Mercredi 13 août, peu après 6 h 30, une déflagration a secoué un secteur habituellement calme du IXe arrondissement de Marseille. Le souffle, audible à près d’un kilomètre, provenait de l’appartement d’une habitante de 92 ans. Les marins-pompiers, arrivés rapidement, ont trouvé le logement dévasté, murs fissurés, vitres brisées et mobilier réduit à l’état d’épave. Les premières constatations ont écarté toute cause accidentelle : pas de fuite de gaz, pas de problème électrique, et la climatisation portative était débranchée. Sur place, les pompiers et les forces de sécurité ont relevé une forte odeur de poudre, confortant la piste d’un tir de mortier d’artifice ayant frappé le balcon avant de pénétrer dans l’appartement.

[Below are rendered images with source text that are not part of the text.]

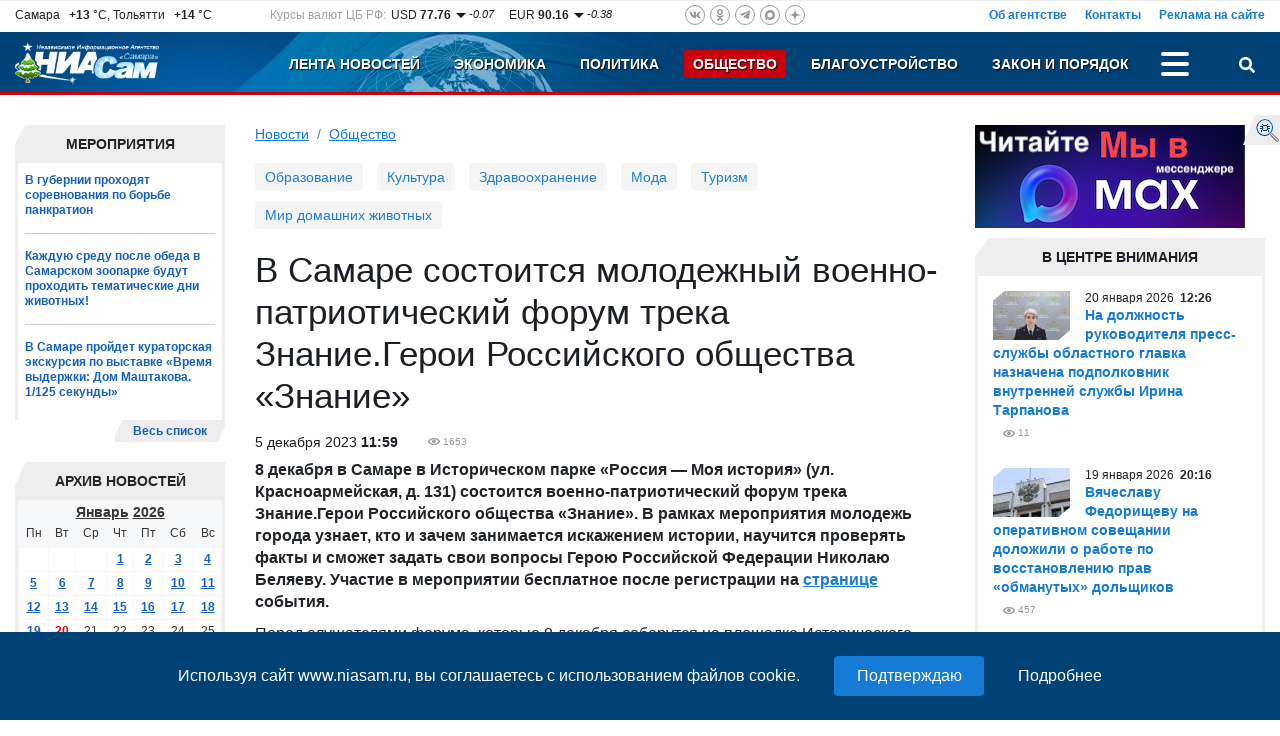

--- FILE ---
content_type: text/plain; charset=UTF-8
request_url: https://www.niasam.ru/ajax.php?JsHttpRequest=17688991317680-xml
body_size: 434
content:
{"id":"17688991317680","js":{"div":"","action":"ajax_multiload","blocks":{"s33885ec4f832f0d67e2548db3ec62838b7d39":"<!--noindex--><a rel=\"nofollow\" href=\"https:\/\/www.calend.ru\/holidays\/russtate\/\" target=\"_blank\" style=\"margin: 0px; padding: 0px; text-decoration: none; color: rgb(0, 0, 0); cursor: pointer; font-family: Arial, Helvetica, sans-serif; font-size: 11px; background-color: rgb(255, 255, 255); \"><img loading=\"lazy\" src=\"https:\/\/www.calend.ru\/img\/export\/informer_1.png\" width=\"150\" alt=\"\u041f\u0440\u0430\u0437\u0434\u043d\u0438\u043a\u0438 \u0420\u043e\u0441\u0441\u0438\u0438\"  style=\"margin: 0px; padding: 0px; border: none; \"><\/a><!--\/noindex--><br><span style=\"font-family: Arial, Helvetica, sans-serif; font-size: 11px; background-color: rgb(255, 255, 255); \"><\/span><br>","s9712024bdc2aa662cb5ac069de97570e07fc6":"<!-- Yandex.RTB R-A-106721-4 -->\r\n<div id=\"yandex_rtb_R-A-106721-4\"><\/div>\r\n<script>window.yaContextCb.push(()=>{\r\n  Ya.Context.AdvManager.render({\r\n    renderTo: 'yandex_rtb_R-A-106721-4',\r\n    blockId: 'R-A-106721-4'\r\n  })\r\n})<\/script>"}},"text":""}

Une enquête orientée vers un acte volontaire
Pour les enquêteurs, l’hypothèse d’un tir intentionnel ou d’une erreur de cible est privilégiée. L’onde de choc a traversé la salle à manger et la cuisine, détruisant cloisons et vitrages. Selon les experts, un meuble placé derrière la nonagénaire aurait amorti l’impact et probablement sauvé sa vie. La victime, légèrement blessée et choquée, a été transportée à l’hôpital de la Timone avant de rejoindre le domicile de son fils. Une caméra de surveillance, installée près de la résidence, pourrait fournir des images décisives. Si ce type d’incident reste rare dans ce quartier, les tirs de mortier se multiplient à Marseille et leurs conséquences peuvent être dramatiques, qu’ils soient le fruit d’un acte criminel ou d’une imprudence.
Mesures immédiates et climat d’inquiétude
Sur demande de la préfète de police déléguée, des patrouilles et contrôles ont été renforcés dès le soir même dans le secteur. Les autorités rappellent que des précédents existent dans la ville, avec des projectiles lancés contre des façades « pour s’amuser ». Dans ce cas précis, les dégâts laissent penser à un usage d’une puissance inhabituelle, capable de tuer. L’enquête devra déterminer si la cible était la bonne, si l’engin a été manipulé par des personnes inconscientes du danger ou dans le cadre d’un acte délibéré. Dans l’entourage de la victime, une certitude domine : la violence de l’explosion et l’état du logement excluent toute idée d’accident.